══ Selected passage

# Intro to Matplotlib

In [1]:
import matplotlib.pyplot as plt
import pandas as pd
import numpy as np

In [None]:
plt.plot([1,2,3,4]);

In [None]:
x = [1, 2, 3, 4]
y = [11, 22, 33, 44]
plt.plot(x,y);

In [None]:
# 1st method
fig = plt.figure() #creates a figure
ax = fig.add_subplot() # adds some axes
ax.plot(x,y)
plt.show()

In [None]:
# 2nd method
fig = plt.figure() # creates a figure
ax = fig.add_axes([1,1,1,1])
ax.plot(x,y) ## add some data
plt.show()

In [None]:
# 3rd method
fig, ax = plt.subplots()
ax.plot(x,y); ## add some data

## Matplotlib example workflow

In [None]:
# import matplotlib
import matplotlib.pyplot as plt

# Prepare data
x = [1, 2, 3, 4]
y = [11, 22, 33, 44]

# Setup plot
fig, ax = plt.subplots(figsize=(10, 10))

# Plot data
ax.plot(x, y)

# Customize plot
ax.set(title="Simple Plot",
      xlabel="x-axis",
      ylabel="y-axis")

# Save and show figure
fig.savefig("images/sample-plot.png")

## Making figures with NumPy arrays
* Line plot
* Scatter plot
* Bar plot
* Histogram
* Subplots

In [None]:
import numpy as np

# Create some data
x = np.linspace(0,10,100)
x[:10]

In [None]:
# Plot the data and create a line plot
fig, ax = plt.subplots()
ax.plot(x, x**2);

In [None]:
# Scatter plot
fig, ax = plt.subplots()
ax.scatter(x, np.exp(x));

In [None]:
# (Vertical) Bar plot from dictionary
player_ratings = {"Messi":94,
                 "Ronaldo":92,
                 "Neymar":91,
                 "Lingard":70}
fig, ax = plt.subplots()
ax.bar(player_ratings.keys(), player_ratings.values())
ax.set(title="Fifa Rating",
      ylabel="Rating");

In [None]:
# Horizontal bar
fig, ax = plt.subplots()
ax.barh(list(player_ratings.keys()), list(player_ratings.values()))
ax.set(title="Fifa Rating",
      ylabel="Rating");

In [None]:
# Histogram
x = np.random.randn(1000)
fig, ax = plt.subplots()
ax.hist(x);

## Two ways of subplots

In [None]:
# Way 1
fig,((ax1, ax2), (ax3, ax4)) = plt.subplots(nrows = 2,
                                           ncols = 2,
                                           figsize=(10,5))
# Plotting to different axis
ax1.plot(x,x/2);
ax2.scatter(np.random.random(10), np.random.random(10));
ax3.bar(player_ratings.keys(), player_ratings.values());
ax4.hist(np.random.randn(1000));

In [None]:
# Way 2
fig, ax = plt.subplots(nrows=2,
                      ncols=2,
                      figsize=(10,5))

════
══ Provided information

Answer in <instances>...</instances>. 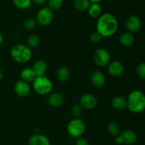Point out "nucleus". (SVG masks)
<instances>
[{
	"mask_svg": "<svg viewBox=\"0 0 145 145\" xmlns=\"http://www.w3.org/2000/svg\"><path fill=\"white\" fill-rule=\"evenodd\" d=\"M96 31L102 38H108L116 33L118 29V21L113 14L106 13L98 18Z\"/></svg>",
	"mask_w": 145,
	"mask_h": 145,
	"instance_id": "obj_1",
	"label": "nucleus"
},
{
	"mask_svg": "<svg viewBox=\"0 0 145 145\" xmlns=\"http://www.w3.org/2000/svg\"><path fill=\"white\" fill-rule=\"evenodd\" d=\"M127 108L131 113L138 114L142 113L145 108V96L142 91L134 90L129 93L126 99Z\"/></svg>",
	"mask_w": 145,
	"mask_h": 145,
	"instance_id": "obj_2",
	"label": "nucleus"
},
{
	"mask_svg": "<svg viewBox=\"0 0 145 145\" xmlns=\"http://www.w3.org/2000/svg\"><path fill=\"white\" fill-rule=\"evenodd\" d=\"M32 50L26 45L17 44L12 47L10 50V56L15 62L18 64H25L32 57Z\"/></svg>",
	"mask_w": 145,
	"mask_h": 145,
	"instance_id": "obj_3",
	"label": "nucleus"
},
{
	"mask_svg": "<svg viewBox=\"0 0 145 145\" xmlns=\"http://www.w3.org/2000/svg\"><path fill=\"white\" fill-rule=\"evenodd\" d=\"M33 89L38 95H48L52 91L53 84L50 79L46 76H37L33 82Z\"/></svg>",
	"mask_w": 145,
	"mask_h": 145,
	"instance_id": "obj_4",
	"label": "nucleus"
},
{
	"mask_svg": "<svg viewBox=\"0 0 145 145\" xmlns=\"http://www.w3.org/2000/svg\"><path fill=\"white\" fill-rule=\"evenodd\" d=\"M86 123L82 119L75 118L68 123L67 125V133L71 137L78 138L82 137L86 131Z\"/></svg>",
	"mask_w": 145,
	"mask_h": 145,
	"instance_id": "obj_5",
	"label": "nucleus"
},
{
	"mask_svg": "<svg viewBox=\"0 0 145 145\" xmlns=\"http://www.w3.org/2000/svg\"><path fill=\"white\" fill-rule=\"evenodd\" d=\"M53 18V11L48 7H43L37 12L35 19L38 25L41 26H47L52 22Z\"/></svg>",
	"mask_w": 145,
	"mask_h": 145,
	"instance_id": "obj_6",
	"label": "nucleus"
},
{
	"mask_svg": "<svg viewBox=\"0 0 145 145\" xmlns=\"http://www.w3.org/2000/svg\"><path fill=\"white\" fill-rule=\"evenodd\" d=\"M93 62L97 66L104 67L108 66L110 62L111 57L110 52L106 49L103 48H98L96 50L93 55Z\"/></svg>",
	"mask_w": 145,
	"mask_h": 145,
	"instance_id": "obj_7",
	"label": "nucleus"
},
{
	"mask_svg": "<svg viewBox=\"0 0 145 145\" xmlns=\"http://www.w3.org/2000/svg\"><path fill=\"white\" fill-rule=\"evenodd\" d=\"M79 105L82 108L91 110L95 108L98 104V100L94 95L91 93H84L79 99Z\"/></svg>",
	"mask_w": 145,
	"mask_h": 145,
	"instance_id": "obj_8",
	"label": "nucleus"
},
{
	"mask_svg": "<svg viewBox=\"0 0 145 145\" xmlns=\"http://www.w3.org/2000/svg\"><path fill=\"white\" fill-rule=\"evenodd\" d=\"M141 26V20L136 15L130 16L125 21V27L127 32L133 34L140 31Z\"/></svg>",
	"mask_w": 145,
	"mask_h": 145,
	"instance_id": "obj_9",
	"label": "nucleus"
},
{
	"mask_svg": "<svg viewBox=\"0 0 145 145\" xmlns=\"http://www.w3.org/2000/svg\"><path fill=\"white\" fill-rule=\"evenodd\" d=\"M125 66L119 60L110 61V63L108 65V72L109 74L114 77L120 76L124 73Z\"/></svg>",
	"mask_w": 145,
	"mask_h": 145,
	"instance_id": "obj_10",
	"label": "nucleus"
},
{
	"mask_svg": "<svg viewBox=\"0 0 145 145\" xmlns=\"http://www.w3.org/2000/svg\"><path fill=\"white\" fill-rule=\"evenodd\" d=\"M14 89L16 94L21 98L27 97L31 93L30 85L23 80L17 81L14 84Z\"/></svg>",
	"mask_w": 145,
	"mask_h": 145,
	"instance_id": "obj_11",
	"label": "nucleus"
},
{
	"mask_svg": "<svg viewBox=\"0 0 145 145\" xmlns=\"http://www.w3.org/2000/svg\"><path fill=\"white\" fill-rule=\"evenodd\" d=\"M90 82L92 86L96 88H101L105 85L106 82V76L103 72L99 70L92 72L90 76Z\"/></svg>",
	"mask_w": 145,
	"mask_h": 145,
	"instance_id": "obj_12",
	"label": "nucleus"
},
{
	"mask_svg": "<svg viewBox=\"0 0 145 145\" xmlns=\"http://www.w3.org/2000/svg\"><path fill=\"white\" fill-rule=\"evenodd\" d=\"M47 101H48L49 106H50L51 107L57 108L60 107L61 106L64 104L65 99L63 94L56 92V93H52L49 94Z\"/></svg>",
	"mask_w": 145,
	"mask_h": 145,
	"instance_id": "obj_13",
	"label": "nucleus"
},
{
	"mask_svg": "<svg viewBox=\"0 0 145 145\" xmlns=\"http://www.w3.org/2000/svg\"><path fill=\"white\" fill-rule=\"evenodd\" d=\"M31 68L35 73L36 77L45 76V74L48 70V65L43 59H38L34 62Z\"/></svg>",
	"mask_w": 145,
	"mask_h": 145,
	"instance_id": "obj_14",
	"label": "nucleus"
},
{
	"mask_svg": "<svg viewBox=\"0 0 145 145\" xmlns=\"http://www.w3.org/2000/svg\"><path fill=\"white\" fill-rule=\"evenodd\" d=\"M123 139V143L126 145H133L137 142V135L131 130H125L120 133Z\"/></svg>",
	"mask_w": 145,
	"mask_h": 145,
	"instance_id": "obj_15",
	"label": "nucleus"
},
{
	"mask_svg": "<svg viewBox=\"0 0 145 145\" xmlns=\"http://www.w3.org/2000/svg\"><path fill=\"white\" fill-rule=\"evenodd\" d=\"M28 145H50V141L45 135L35 134L30 137Z\"/></svg>",
	"mask_w": 145,
	"mask_h": 145,
	"instance_id": "obj_16",
	"label": "nucleus"
},
{
	"mask_svg": "<svg viewBox=\"0 0 145 145\" xmlns=\"http://www.w3.org/2000/svg\"><path fill=\"white\" fill-rule=\"evenodd\" d=\"M119 42L120 45L125 48H128L132 46L135 42V37L134 35L131 33L125 32L121 34L119 38Z\"/></svg>",
	"mask_w": 145,
	"mask_h": 145,
	"instance_id": "obj_17",
	"label": "nucleus"
},
{
	"mask_svg": "<svg viewBox=\"0 0 145 145\" xmlns=\"http://www.w3.org/2000/svg\"><path fill=\"white\" fill-rule=\"evenodd\" d=\"M111 106L116 110H124L127 108V100L121 96H116L112 99Z\"/></svg>",
	"mask_w": 145,
	"mask_h": 145,
	"instance_id": "obj_18",
	"label": "nucleus"
},
{
	"mask_svg": "<svg viewBox=\"0 0 145 145\" xmlns=\"http://www.w3.org/2000/svg\"><path fill=\"white\" fill-rule=\"evenodd\" d=\"M20 76L21 78V80L24 81L27 83L33 82L34 79L36 78L35 73L33 71L32 68L31 67H26L23 69L20 73Z\"/></svg>",
	"mask_w": 145,
	"mask_h": 145,
	"instance_id": "obj_19",
	"label": "nucleus"
},
{
	"mask_svg": "<svg viewBox=\"0 0 145 145\" xmlns=\"http://www.w3.org/2000/svg\"><path fill=\"white\" fill-rule=\"evenodd\" d=\"M70 71L67 67H60L57 71L56 76L59 82H65L69 80L70 77Z\"/></svg>",
	"mask_w": 145,
	"mask_h": 145,
	"instance_id": "obj_20",
	"label": "nucleus"
},
{
	"mask_svg": "<svg viewBox=\"0 0 145 145\" xmlns=\"http://www.w3.org/2000/svg\"><path fill=\"white\" fill-rule=\"evenodd\" d=\"M88 14L91 18H98L102 14V7L98 3L91 4L90 7L88 8Z\"/></svg>",
	"mask_w": 145,
	"mask_h": 145,
	"instance_id": "obj_21",
	"label": "nucleus"
},
{
	"mask_svg": "<svg viewBox=\"0 0 145 145\" xmlns=\"http://www.w3.org/2000/svg\"><path fill=\"white\" fill-rule=\"evenodd\" d=\"M107 130L109 134L113 137H116L120 133V127L118 123L116 121L109 122L107 126Z\"/></svg>",
	"mask_w": 145,
	"mask_h": 145,
	"instance_id": "obj_22",
	"label": "nucleus"
},
{
	"mask_svg": "<svg viewBox=\"0 0 145 145\" xmlns=\"http://www.w3.org/2000/svg\"><path fill=\"white\" fill-rule=\"evenodd\" d=\"M90 5L91 2L89 0H75L74 3L75 9L81 12L87 11Z\"/></svg>",
	"mask_w": 145,
	"mask_h": 145,
	"instance_id": "obj_23",
	"label": "nucleus"
},
{
	"mask_svg": "<svg viewBox=\"0 0 145 145\" xmlns=\"http://www.w3.org/2000/svg\"><path fill=\"white\" fill-rule=\"evenodd\" d=\"M40 38L39 35L33 34L28 38L26 45L30 49L32 50L38 48L40 45Z\"/></svg>",
	"mask_w": 145,
	"mask_h": 145,
	"instance_id": "obj_24",
	"label": "nucleus"
},
{
	"mask_svg": "<svg viewBox=\"0 0 145 145\" xmlns=\"http://www.w3.org/2000/svg\"><path fill=\"white\" fill-rule=\"evenodd\" d=\"M13 4L18 9H27L31 7L32 0H13Z\"/></svg>",
	"mask_w": 145,
	"mask_h": 145,
	"instance_id": "obj_25",
	"label": "nucleus"
},
{
	"mask_svg": "<svg viewBox=\"0 0 145 145\" xmlns=\"http://www.w3.org/2000/svg\"><path fill=\"white\" fill-rule=\"evenodd\" d=\"M48 8L52 11H57L62 8L64 4V0H48Z\"/></svg>",
	"mask_w": 145,
	"mask_h": 145,
	"instance_id": "obj_26",
	"label": "nucleus"
},
{
	"mask_svg": "<svg viewBox=\"0 0 145 145\" xmlns=\"http://www.w3.org/2000/svg\"><path fill=\"white\" fill-rule=\"evenodd\" d=\"M23 25H24V28L25 30L31 31V30H33L35 28V26L37 25V22L35 18H28L24 21Z\"/></svg>",
	"mask_w": 145,
	"mask_h": 145,
	"instance_id": "obj_27",
	"label": "nucleus"
},
{
	"mask_svg": "<svg viewBox=\"0 0 145 145\" xmlns=\"http://www.w3.org/2000/svg\"><path fill=\"white\" fill-rule=\"evenodd\" d=\"M82 106L79 103H76L71 108V114L74 118H79L82 114Z\"/></svg>",
	"mask_w": 145,
	"mask_h": 145,
	"instance_id": "obj_28",
	"label": "nucleus"
},
{
	"mask_svg": "<svg viewBox=\"0 0 145 145\" xmlns=\"http://www.w3.org/2000/svg\"><path fill=\"white\" fill-rule=\"evenodd\" d=\"M136 73L137 76L141 79H145V63L144 62H141L139 64L136 68Z\"/></svg>",
	"mask_w": 145,
	"mask_h": 145,
	"instance_id": "obj_29",
	"label": "nucleus"
},
{
	"mask_svg": "<svg viewBox=\"0 0 145 145\" xmlns=\"http://www.w3.org/2000/svg\"><path fill=\"white\" fill-rule=\"evenodd\" d=\"M102 39V36L97 32V31H93L90 35V41L93 44L98 43L100 42Z\"/></svg>",
	"mask_w": 145,
	"mask_h": 145,
	"instance_id": "obj_30",
	"label": "nucleus"
},
{
	"mask_svg": "<svg viewBox=\"0 0 145 145\" xmlns=\"http://www.w3.org/2000/svg\"><path fill=\"white\" fill-rule=\"evenodd\" d=\"M75 145H90V144L86 138L80 137L76 138V141H75Z\"/></svg>",
	"mask_w": 145,
	"mask_h": 145,
	"instance_id": "obj_31",
	"label": "nucleus"
},
{
	"mask_svg": "<svg viewBox=\"0 0 145 145\" xmlns=\"http://www.w3.org/2000/svg\"><path fill=\"white\" fill-rule=\"evenodd\" d=\"M115 142H116V144H123V139H122L121 136L119 135L116 136V137H115Z\"/></svg>",
	"mask_w": 145,
	"mask_h": 145,
	"instance_id": "obj_32",
	"label": "nucleus"
},
{
	"mask_svg": "<svg viewBox=\"0 0 145 145\" xmlns=\"http://www.w3.org/2000/svg\"><path fill=\"white\" fill-rule=\"evenodd\" d=\"M46 1L47 0H32L33 2L35 3V4H38V5H42V4H45Z\"/></svg>",
	"mask_w": 145,
	"mask_h": 145,
	"instance_id": "obj_33",
	"label": "nucleus"
},
{
	"mask_svg": "<svg viewBox=\"0 0 145 145\" xmlns=\"http://www.w3.org/2000/svg\"><path fill=\"white\" fill-rule=\"evenodd\" d=\"M3 42H4V36H3L2 33L0 32V45H2Z\"/></svg>",
	"mask_w": 145,
	"mask_h": 145,
	"instance_id": "obj_34",
	"label": "nucleus"
},
{
	"mask_svg": "<svg viewBox=\"0 0 145 145\" xmlns=\"http://www.w3.org/2000/svg\"><path fill=\"white\" fill-rule=\"evenodd\" d=\"M3 78H4V72H3V71L0 69V82L2 80Z\"/></svg>",
	"mask_w": 145,
	"mask_h": 145,
	"instance_id": "obj_35",
	"label": "nucleus"
},
{
	"mask_svg": "<svg viewBox=\"0 0 145 145\" xmlns=\"http://www.w3.org/2000/svg\"><path fill=\"white\" fill-rule=\"evenodd\" d=\"M102 0H89L91 4H95V3H98V4H99V3Z\"/></svg>",
	"mask_w": 145,
	"mask_h": 145,
	"instance_id": "obj_36",
	"label": "nucleus"
},
{
	"mask_svg": "<svg viewBox=\"0 0 145 145\" xmlns=\"http://www.w3.org/2000/svg\"><path fill=\"white\" fill-rule=\"evenodd\" d=\"M74 1H75V0H74Z\"/></svg>",
	"mask_w": 145,
	"mask_h": 145,
	"instance_id": "obj_37",
	"label": "nucleus"
}]
</instances>
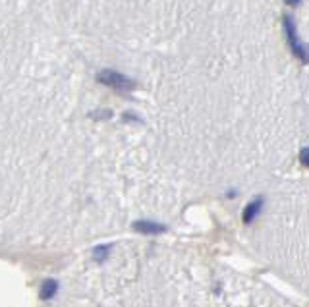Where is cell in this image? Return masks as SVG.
I'll return each mask as SVG.
<instances>
[{"label":"cell","instance_id":"6da1fadb","mask_svg":"<svg viewBox=\"0 0 309 307\" xmlns=\"http://www.w3.org/2000/svg\"><path fill=\"white\" fill-rule=\"evenodd\" d=\"M97 80L99 83H103L106 87H112L114 91H120V93H130V91H133V87H135V83L130 78H126L124 74L114 72V70H103V72H99Z\"/></svg>","mask_w":309,"mask_h":307},{"label":"cell","instance_id":"7a4b0ae2","mask_svg":"<svg viewBox=\"0 0 309 307\" xmlns=\"http://www.w3.org/2000/svg\"><path fill=\"white\" fill-rule=\"evenodd\" d=\"M284 31H286V37H288V43H290V50L294 54L304 62L308 64L309 62V45L302 43L300 37H298V31H296V25H294V19L290 16H284Z\"/></svg>","mask_w":309,"mask_h":307},{"label":"cell","instance_id":"8992f818","mask_svg":"<svg viewBox=\"0 0 309 307\" xmlns=\"http://www.w3.org/2000/svg\"><path fill=\"white\" fill-rule=\"evenodd\" d=\"M106 255H108V247H97L95 249V259H99V261H103Z\"/></svg>","mask_w":309,"mask_h":307},{"label":"cell","instance_id":"277c9868","mask_svg":"<svg viewBox=\"0 0 309 307\" xmlns=\"http://www.w3.org/2000/svg\"><path fill=\"white\" fill-rule=\"evenodd\" d=\"M263 209V199L257 197V199H253L251 203H247V207L244 209V222L245 224H249V222H253V218H257V214L261 212Z\"/></svg>","mask_w":309,"mask_h":307},{"label":"cell","instance_id":"3957f363","mask_svg":"<svg viewBox=\"0 0 309 307\" xmlns=\"http://www.w3.org/2000/svg\"><path fill=\"white\" fill-rule=\"evenodd\" d=\"M133 230H137L139 234H163L166 226L159 222H151V220H139L133 224Z\"/></svg>","mask_w":309,"mask_h":307},{"label":"cell","instance_id":"ba28073f","mask_svg":"<svg viewBox=\"0 0 309 307\" xmlns=\"http://www.w3.org/2000/svg\"><path fill=\"white\" fill-rule=\"evenodd\" d=\"M302 0H286V4H290V6H298Z\"/></svg>","mask_w":309,"mask_h":307},{"label":"cell","instance_id":"5b68a950","mask_svg":"<svg viewBox=\"0 0 309 307\" xmlns=\"http://www.w3.org/2000/svg\"><path fill=\"white\" fill-rule=\"evenodd\" d=\"M56 292H58V284H56V280L49 278V280H45V284H43L41 298H43V300H50V298H52Z\"/></svg>","mask_w":309,"mask_h":307},{"label":"cell","instance_id":"52a82bcc","mask_svg":"<svg viewBox=\"0 0 309 307\" xmlns=\"http://www.w3.org/2000/svg\"><path fill=\"white\" fill-rule=\"evenodd\" d=\"M300 159H302V162H304L306 166H309V147H304V149H302Z\"/></svg>","mask_w":309,"mask_h":307}]
</instances>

════

● **Request 1**
Copy the Matplotlib introduction from "ax.bar(player_ratings.keys(), player_ratings.values())" to "x = np.random.randn(1000)", swapping "Fifa Rating" for "Player Rating".
● **Request 2**
Answer these questions from the Matplotlib introduction.
(a) To what file path does the example workflow save the figure?
(b) What rating does the dictionary of player ratings give Neymar?
(c) What figsize is set in the subplots call under "# Way 1"?
Answer using only the Matplotlib introduction and not the rows.

● **Problem solution 1**
ax.bar(player_ratings.keys(), player_ratings.values())
ax.set(title="Player Rating",
      ylabel="Rating");

In [None]:
# Horizontal bar
fig, ax = plt.subplots()
ax.barh(list(player_ratings.keys()), list(player_ratings.values()))
ax.set(title="Player Rating",
      ylabel="Rating");

In [None]:
# Histogram
x = np.random.randn(1000)

● **Problem solution 2**
(a) images/sample-plot.png
(b) 91
(c) (10,5)